The Archive appealed in September but until recently the only activity has been routine stuff like which lawyers will be representing whom On Friday they filed their brief laying out the legal theory of the appeal, and I have to say it's surprisingly strong.
They say that the judge misunderstood what CDL is, that he got all four prongs of the fair use analysis wrong, and that there are significant disagreements about facts that prevent summary judgment.
They start by noting that the point of fair use is to advance the goals of copyright, and in the U.S. that goal is to get material into the hands of people who read it. There's no question that CDL does that, but the question is whether its benefits are outweighed by the injury to the publishers. Needless to say, IA says that the benefit is huge and the injury is minimal. While this is a reasonable argument, it's also one that the judge completely rejected earlier this year.
They also say that CDL provides limited access to scanned books, which is unlike the unlimited access that Napster provided to music, or that the hypothetical publicly available Google Books would. They also say that CDL of purchased books is a different product than the publisher's ebook rentals through Overdrive. Again, this is not unreasonable, but again, the judge rejected it.

**GIVEN DATA**
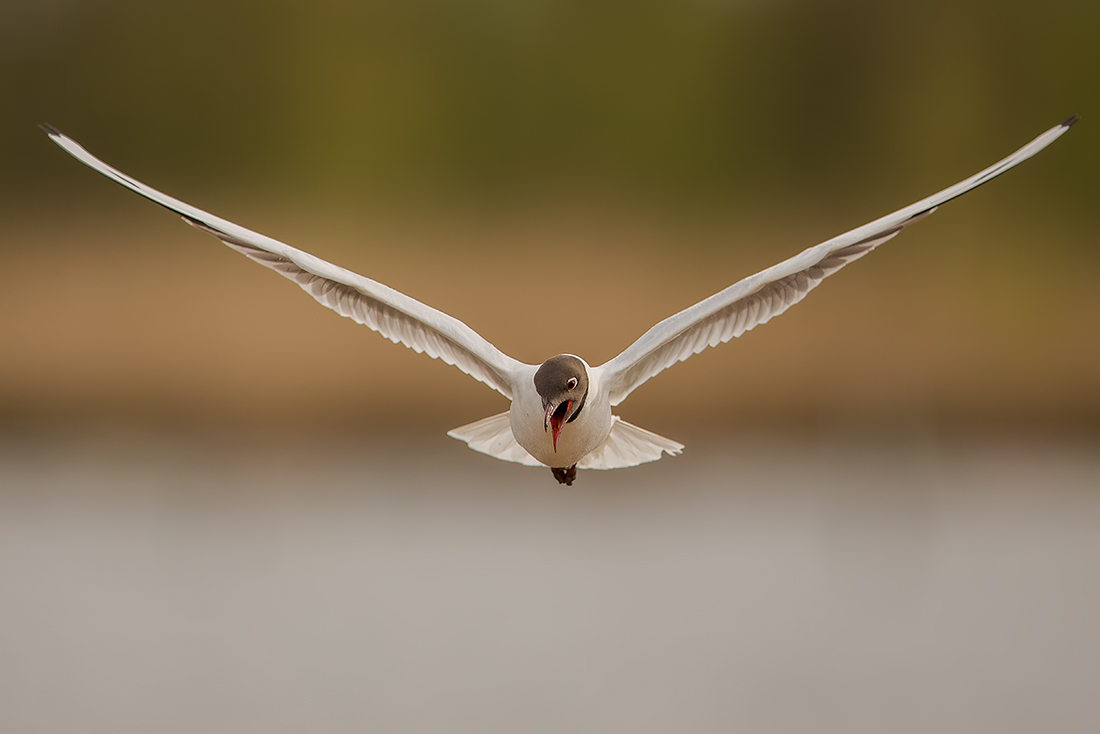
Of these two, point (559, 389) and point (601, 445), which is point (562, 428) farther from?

**WHAT THE EXERCISE ASKS**
Retype the passage about the Archive's appeal word for word, beginning at the words "They start by" and stopping after the words "earlier this year.".

**SOLUTION**
They start by noting that the point of fair use is to advance the goals of copyright, and in the U.S. that goal is to get material into the hands of people who read it. There's no question that CDL does that, but the question is whether its benefits are outweighed by the injury to the publishers. Needless to say, IA says that the benefit is huge and the injury is minimal. While this is a reasonable argument, it's also one that the judge completely rejected earlier this year.